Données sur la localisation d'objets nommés
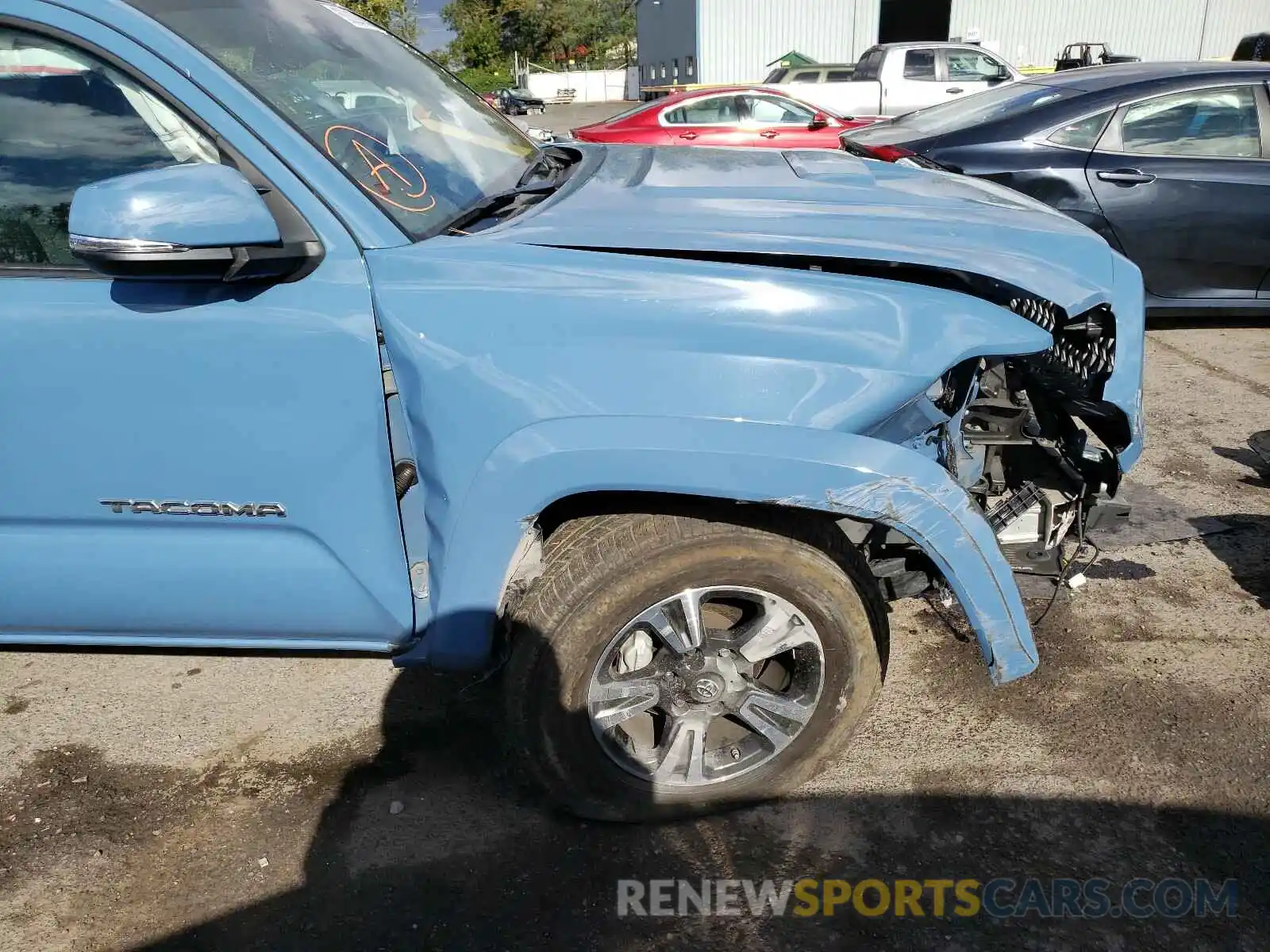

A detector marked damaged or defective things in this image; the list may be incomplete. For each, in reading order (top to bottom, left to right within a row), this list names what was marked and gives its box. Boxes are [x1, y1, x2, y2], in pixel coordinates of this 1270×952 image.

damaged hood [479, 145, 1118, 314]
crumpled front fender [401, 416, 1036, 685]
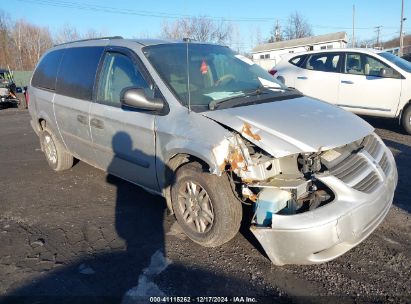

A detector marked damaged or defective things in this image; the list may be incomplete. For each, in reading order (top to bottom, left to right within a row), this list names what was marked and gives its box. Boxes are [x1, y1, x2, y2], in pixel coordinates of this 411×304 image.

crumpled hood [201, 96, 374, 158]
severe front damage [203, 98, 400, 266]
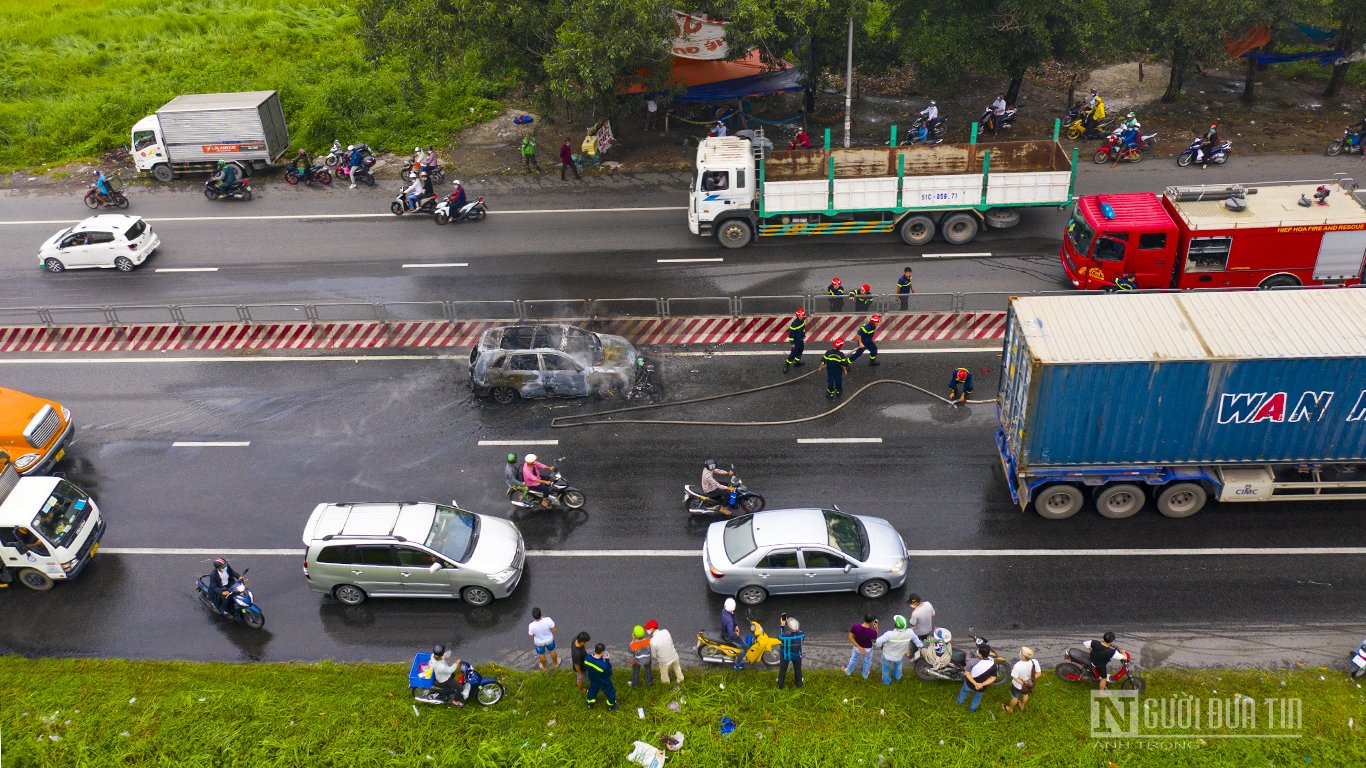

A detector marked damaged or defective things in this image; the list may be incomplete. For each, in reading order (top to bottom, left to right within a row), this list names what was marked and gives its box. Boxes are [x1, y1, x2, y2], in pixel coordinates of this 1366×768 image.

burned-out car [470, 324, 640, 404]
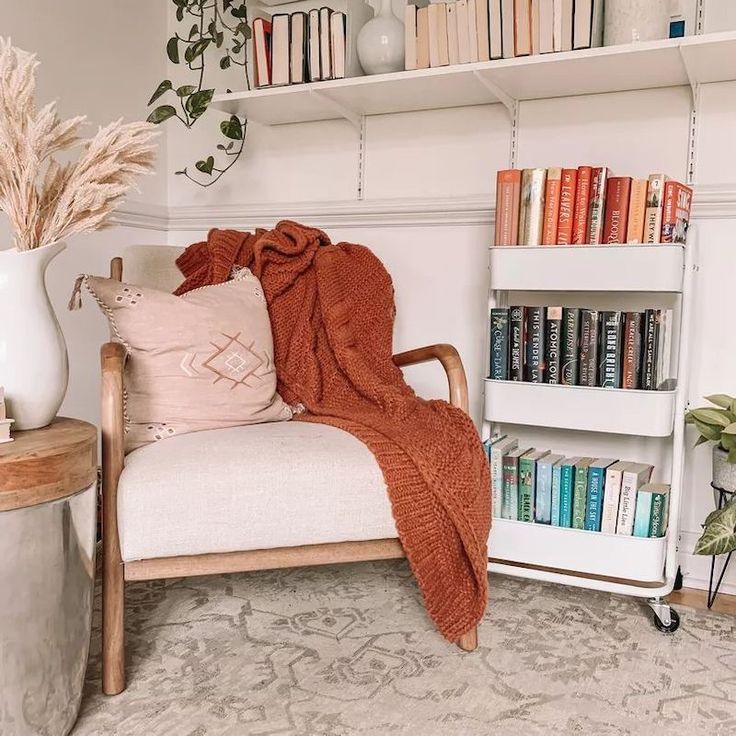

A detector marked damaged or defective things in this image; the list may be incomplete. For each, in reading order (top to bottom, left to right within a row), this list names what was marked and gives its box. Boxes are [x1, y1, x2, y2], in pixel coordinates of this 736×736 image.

*Consignes de l'exercice*. Dans toutes ces données, renommez « detector » en « classifier » en laissant tout le reste inchangé, et n'incluez pas les images dans votre réponse.

*Réponse attendue*.
A classifier marked damaged or defective things in this image; the list may be incomplete. For each, in reading order (top to bottom, left to right within a row), this list names what was marked and gives its box. Boxes are [x1, y1, x2, y2], in pixel coordinates of this 1270×952 image.

damaged hood [479, 145, 1118, 314]
crumpled front fender [401, 416, 1036, 685]

A classifier marked damaged or defective things in this image; the list may be incomplete. For each, in reading order (top to bottom, left to right within a row), this list names what was marked and gives its box. Boxes are [x1, y1, x2, y2], in pixel coordinates of this 411×304 image.

crumpled hood [201, 96, 374, 158]
severe front damage [203, 98, 400, 266]

A classifier marked damaged or defective things in this image; the list may be incomplete. For each, in reading order (top to bottom, left to right within a row), this list names what was marked and gives its box. Boxes are [x1, y1, x2, y2], in pixel coordinates of this 1366×768 image.

burned-out car [470, 324, 640, 404]

A classifier marked damaged or defective things in this image; the list may be incomplete. For each, in reading order (top to bottom, left to right within a row), this list names what was marked and gives its box. Boxes are [x1, y1, x2, y2], in pixel coordinates of this 736×736 image.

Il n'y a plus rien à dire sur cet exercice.